Une réforme des conventions internationales en vigueur sera sans doute indispensable pour permettre une évolution décisive des politiques internationales de drogues et de leurs institutions multilatérales. La France, dont les responsables donnent courageusement de la voix sur la scène internationale sur des sujets cruciaux, pourrait enfourcher le cheval de bataille de la politique des drogues et prendre la tête des pays européens qui tentent de généraliser les expériences efficaces qui sont menées au nom de la réduction des risques et du contrôle des niveaux de consommation par la réglementation, pour enfin enregistrer des succès significatifs contre l'abus de drogues au niveau mondial.

A terme, la conférence de 2008 des Nations unies qui doit examiner la pertinence du cadre international doit être l'occasion de réformer les conventions, comme le réclame, par exemple le Conseil de Senlis. La France a ici l'occasion de jouer un rôle unique sur la scène internationale, en accord avec les autres pays du continent.

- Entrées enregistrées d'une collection
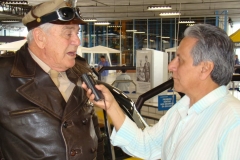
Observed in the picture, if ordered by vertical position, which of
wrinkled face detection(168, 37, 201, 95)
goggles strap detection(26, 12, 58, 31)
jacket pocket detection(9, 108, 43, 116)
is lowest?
jacket pocket detection(9, 108, 43, 116)

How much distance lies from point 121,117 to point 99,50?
733 inches

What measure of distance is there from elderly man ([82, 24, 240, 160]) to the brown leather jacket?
0.77 ft

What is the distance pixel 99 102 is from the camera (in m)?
1.60

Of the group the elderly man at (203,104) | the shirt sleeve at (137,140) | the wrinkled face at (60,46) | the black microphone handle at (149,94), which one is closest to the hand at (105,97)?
the elderly man at (203,104)

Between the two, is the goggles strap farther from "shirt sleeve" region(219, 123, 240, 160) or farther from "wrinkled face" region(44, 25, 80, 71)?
"shirt sleeve" region(219, 123, 240, 160)

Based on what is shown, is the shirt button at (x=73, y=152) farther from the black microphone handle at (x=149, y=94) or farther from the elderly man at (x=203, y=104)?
the black microphone handle at (x=149, y=94)

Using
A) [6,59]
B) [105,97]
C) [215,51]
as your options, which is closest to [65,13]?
[6,59]

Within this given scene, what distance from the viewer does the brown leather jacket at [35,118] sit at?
1.66m

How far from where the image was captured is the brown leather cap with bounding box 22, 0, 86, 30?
1.75m

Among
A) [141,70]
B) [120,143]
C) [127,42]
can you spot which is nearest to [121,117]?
[120,143]

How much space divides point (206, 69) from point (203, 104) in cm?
16

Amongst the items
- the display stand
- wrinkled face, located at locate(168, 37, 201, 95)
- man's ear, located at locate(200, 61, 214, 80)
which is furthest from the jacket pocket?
the display stand

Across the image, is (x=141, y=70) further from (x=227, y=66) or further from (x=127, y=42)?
(x=127, y=42)

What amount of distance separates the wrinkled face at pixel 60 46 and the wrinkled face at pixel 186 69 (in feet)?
1.91
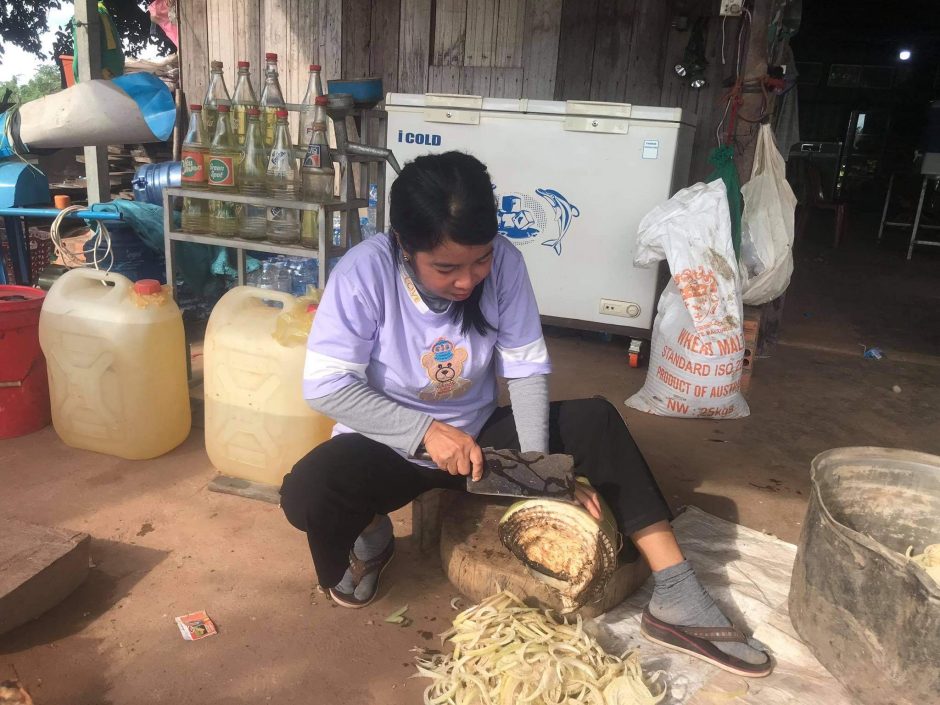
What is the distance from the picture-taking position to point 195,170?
9.28ft

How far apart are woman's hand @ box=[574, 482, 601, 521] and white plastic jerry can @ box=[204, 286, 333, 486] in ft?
3.32

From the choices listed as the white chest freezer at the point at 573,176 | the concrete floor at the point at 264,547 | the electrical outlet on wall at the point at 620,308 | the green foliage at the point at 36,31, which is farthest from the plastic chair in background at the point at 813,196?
the green foliage at the point at 36,31

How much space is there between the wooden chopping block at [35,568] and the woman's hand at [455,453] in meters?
0.99

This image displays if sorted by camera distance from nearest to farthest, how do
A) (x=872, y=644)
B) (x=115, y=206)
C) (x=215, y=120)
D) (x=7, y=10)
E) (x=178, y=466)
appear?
(x=872, y=644) → (x=178, y=466) → (x=215, y=120) → (x=115, y=206) → (x=7, y=10)

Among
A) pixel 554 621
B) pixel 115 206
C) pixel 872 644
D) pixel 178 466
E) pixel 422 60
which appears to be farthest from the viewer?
pixel 422 60

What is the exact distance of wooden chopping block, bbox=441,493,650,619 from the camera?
183 centimetres

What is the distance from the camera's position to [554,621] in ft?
5.81

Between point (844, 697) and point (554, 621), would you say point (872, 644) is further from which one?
point (554, 621)

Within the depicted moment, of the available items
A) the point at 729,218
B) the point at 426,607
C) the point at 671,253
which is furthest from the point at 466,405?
the point at 729,218

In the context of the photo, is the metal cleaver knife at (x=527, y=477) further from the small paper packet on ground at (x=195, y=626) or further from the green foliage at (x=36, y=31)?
the green foliage at (x=36, y=31)

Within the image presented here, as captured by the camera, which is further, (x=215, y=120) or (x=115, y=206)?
(x=115, y=206)

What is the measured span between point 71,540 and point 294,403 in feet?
2.47

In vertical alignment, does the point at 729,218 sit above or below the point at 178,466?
above

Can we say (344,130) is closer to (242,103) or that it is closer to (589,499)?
(242,103)
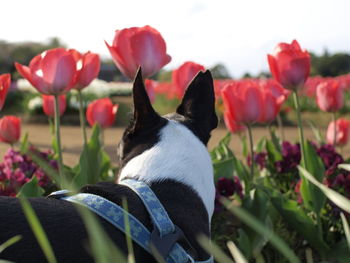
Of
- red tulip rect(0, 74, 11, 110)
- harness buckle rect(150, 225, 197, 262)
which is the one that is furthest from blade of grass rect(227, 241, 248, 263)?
red tulip rect(0, 74, 11, 110)

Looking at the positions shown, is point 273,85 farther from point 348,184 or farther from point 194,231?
point 194,231

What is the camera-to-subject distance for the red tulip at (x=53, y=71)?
256cm

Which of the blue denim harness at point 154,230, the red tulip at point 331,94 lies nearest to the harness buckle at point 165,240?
the blue denim harness at point 154,230

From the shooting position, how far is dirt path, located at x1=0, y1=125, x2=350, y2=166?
24.9 ft

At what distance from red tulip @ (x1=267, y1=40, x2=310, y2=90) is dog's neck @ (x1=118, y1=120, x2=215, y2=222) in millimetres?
1018

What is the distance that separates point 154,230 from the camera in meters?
1.77

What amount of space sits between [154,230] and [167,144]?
408 mm

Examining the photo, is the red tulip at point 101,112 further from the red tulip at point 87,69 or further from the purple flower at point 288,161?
the purple flower at point 288,161

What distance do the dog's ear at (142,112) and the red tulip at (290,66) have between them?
43.8 inches

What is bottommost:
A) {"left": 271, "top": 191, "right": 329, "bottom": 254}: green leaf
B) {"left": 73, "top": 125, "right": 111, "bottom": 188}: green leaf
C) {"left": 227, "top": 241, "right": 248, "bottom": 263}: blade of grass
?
{"left": 271, "top": 191, "right": 329, "bottom": 254}: green leaf

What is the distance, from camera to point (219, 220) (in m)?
3.22

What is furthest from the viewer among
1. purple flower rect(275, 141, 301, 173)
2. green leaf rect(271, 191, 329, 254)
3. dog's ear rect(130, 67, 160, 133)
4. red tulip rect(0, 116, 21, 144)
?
purple flower rect(275, 141, 301, 173)

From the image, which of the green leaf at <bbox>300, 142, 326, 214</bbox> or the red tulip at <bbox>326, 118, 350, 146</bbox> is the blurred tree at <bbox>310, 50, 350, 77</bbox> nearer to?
the red tulip at <bbox>326, 118, 350, 146</bbox>

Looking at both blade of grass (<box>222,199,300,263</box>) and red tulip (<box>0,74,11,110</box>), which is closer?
blade of grass (<box>222,199,300,263</box>)
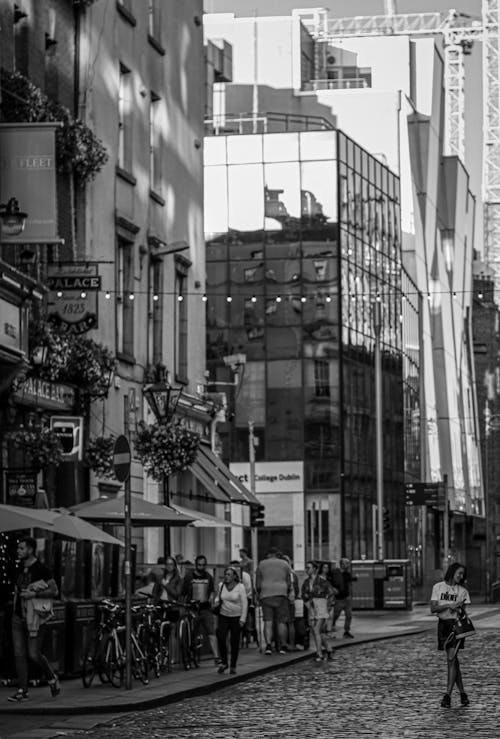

- Liste des consignes
A. Indiquez si chacune des affirmations suivantes concorde avec l'extrait sur la politique des drogues, en répondant par oui ou par non et en citant mot pour mot les termes décisifs de l'extrait : (i) la conférence des Nations unies évoquée est celle de 2008 ; (ii) le Conseil de Senlis demande une réforme des conventions ; (iii) la France devrait jouer ce rôle seule, sans les autres pays du continent.
B. Recopiez l'extrait sur la politique des drogues entre « Une réforme des » et « au niveau mondial. », bornes incluses.

- Résultats de l'exercice
A.
(i) Oui : « la conférence de 2008 des Nations unies ».
(ii) Oui : « réformer les conventions, comme le réclame, par exemple le Conseil de Senlis ».
(iii) Non : « en accord avec les autres pays du continent ».

B.
Une réforme des conventions internationales en vigueur sera sans doute indispensable pour permettre une évolution décisive des politiques internationales de drogues et de leurs institutions multilatérales. La France, dont les responsables donnent courageusement de la voix sur la scène internationale sur des sujets cruciaux, pourrait enfourcher le cheval de bataille de la politique des drogues et prendre la tête des pays européens qui tentent de généraliser les expériences efficaces qui sont menées au nom de la réduction des risques et du contrôle des niveaux de consommation par la réglementation, pour enfin enregistrer des succès significatifs contre l'abus de drogues au niveau mondial.